# LED for freshwater: EU vs US



## Marta (Oct 7, 2013)

Hi,
I'm new to this forum, having a 200l liter freshwater tank, lots of plants, few fish. I'm considering LED lighting, but offers here in EU are either very low quality or prohibitive price. And then there's a lot of DIY, but I'm not too good at this...
What do you use in the US?
Thanks, Marta


----------



## Zapins (Jul 28, 2004)

I do not have much to add but I am interested in other people's responses.

We tend to use T5 HO or power compact in the US.

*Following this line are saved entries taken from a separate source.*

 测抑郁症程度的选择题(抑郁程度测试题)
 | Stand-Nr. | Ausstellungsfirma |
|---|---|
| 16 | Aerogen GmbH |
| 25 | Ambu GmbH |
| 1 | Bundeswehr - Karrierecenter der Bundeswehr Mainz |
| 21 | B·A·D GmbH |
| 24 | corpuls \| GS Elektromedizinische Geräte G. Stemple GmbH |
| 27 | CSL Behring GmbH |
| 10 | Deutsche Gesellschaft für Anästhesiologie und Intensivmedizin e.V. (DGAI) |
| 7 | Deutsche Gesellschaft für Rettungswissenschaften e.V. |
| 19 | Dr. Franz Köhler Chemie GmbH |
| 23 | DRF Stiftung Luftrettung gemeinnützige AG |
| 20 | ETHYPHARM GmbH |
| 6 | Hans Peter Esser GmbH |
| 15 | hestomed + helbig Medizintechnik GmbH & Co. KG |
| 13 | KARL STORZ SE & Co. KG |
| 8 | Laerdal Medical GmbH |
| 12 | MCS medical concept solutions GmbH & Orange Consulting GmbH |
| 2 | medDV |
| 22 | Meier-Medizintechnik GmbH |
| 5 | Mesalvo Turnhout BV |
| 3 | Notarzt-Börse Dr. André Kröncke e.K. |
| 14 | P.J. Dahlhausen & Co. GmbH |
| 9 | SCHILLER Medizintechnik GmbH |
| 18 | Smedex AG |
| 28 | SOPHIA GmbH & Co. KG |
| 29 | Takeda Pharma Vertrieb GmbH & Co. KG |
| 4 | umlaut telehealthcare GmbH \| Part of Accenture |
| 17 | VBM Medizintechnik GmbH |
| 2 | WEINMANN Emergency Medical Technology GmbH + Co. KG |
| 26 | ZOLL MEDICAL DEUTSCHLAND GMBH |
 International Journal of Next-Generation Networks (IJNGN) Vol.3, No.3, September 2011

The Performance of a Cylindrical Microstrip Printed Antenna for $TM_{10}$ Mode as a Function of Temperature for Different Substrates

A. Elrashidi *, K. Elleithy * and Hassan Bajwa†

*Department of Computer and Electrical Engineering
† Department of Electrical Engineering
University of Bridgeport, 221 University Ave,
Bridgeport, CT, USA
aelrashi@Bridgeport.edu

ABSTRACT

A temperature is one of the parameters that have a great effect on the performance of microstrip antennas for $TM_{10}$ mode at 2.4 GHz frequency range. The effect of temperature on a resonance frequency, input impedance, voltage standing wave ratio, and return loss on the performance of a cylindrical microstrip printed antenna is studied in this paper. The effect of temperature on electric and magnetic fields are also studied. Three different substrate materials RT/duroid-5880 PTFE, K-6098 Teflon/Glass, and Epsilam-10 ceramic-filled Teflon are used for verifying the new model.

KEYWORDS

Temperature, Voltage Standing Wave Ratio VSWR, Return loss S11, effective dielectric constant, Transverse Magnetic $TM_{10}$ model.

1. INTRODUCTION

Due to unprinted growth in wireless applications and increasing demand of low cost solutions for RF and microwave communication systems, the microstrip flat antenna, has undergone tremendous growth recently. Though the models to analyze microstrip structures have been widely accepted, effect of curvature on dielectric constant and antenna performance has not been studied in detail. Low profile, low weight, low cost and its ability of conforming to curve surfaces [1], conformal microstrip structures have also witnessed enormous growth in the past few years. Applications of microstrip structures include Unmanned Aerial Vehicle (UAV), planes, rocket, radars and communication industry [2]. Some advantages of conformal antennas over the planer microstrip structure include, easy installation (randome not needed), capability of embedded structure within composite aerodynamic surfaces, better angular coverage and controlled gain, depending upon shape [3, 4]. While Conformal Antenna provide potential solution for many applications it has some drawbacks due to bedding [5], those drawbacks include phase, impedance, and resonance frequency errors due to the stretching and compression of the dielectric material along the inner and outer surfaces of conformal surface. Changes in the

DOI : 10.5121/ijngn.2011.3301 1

LEDs made by aquarium companies generally tend to be underpowered and not very well made. There are a few websites that specialize in making custom LED lights that work well, but they are pretty expensive. Many people seem to do DIY, but as of now I have not seen a decent DIY tutorial on how to do it (especially concerning the power supply part of the job).


----------



## Michael (Jul 20, 2010)

I have no personal experience but judging from PAR data, the best ready-made fixtures available are the Finnex Ray series.


----------



## Yo-han (Oct 15, 2010)

TMC is quite good. Not the cheapest, but I think one of the best commonly available. They use the Cree LEDs. Or Vertex Illumilux, they use the same leds. Econlux has the solar range which is not that bad. They use lots of low wattage light compared to the high power leds from TMC. Perhaps not that well suited if you've a high tank.


----------



## Marta (Oct 7, 2013)

Thanks for quick replies! I know Vertex, their pretty cool, but very expensive... Econlux and TMC also have great stuff, but what about photosynthesis with all this predominantly blue/white lights? Do plants really grow in these conditions?


----------



## Marta (Oct 7, 2013)

While googling around for LED and aquaria, I found something/-body called luzmotion, they have some pretty nice videos on youtube, but their homepage doesn't work.... Anybody know who/what this is, company or DIY; US, EU, or else? Seems like they exhibited at interzoo, but there's almost no infos.
Anyhow, they also use red (and maybe green?) LEDs, so this would favour plant growth?
Thx, Marta


----------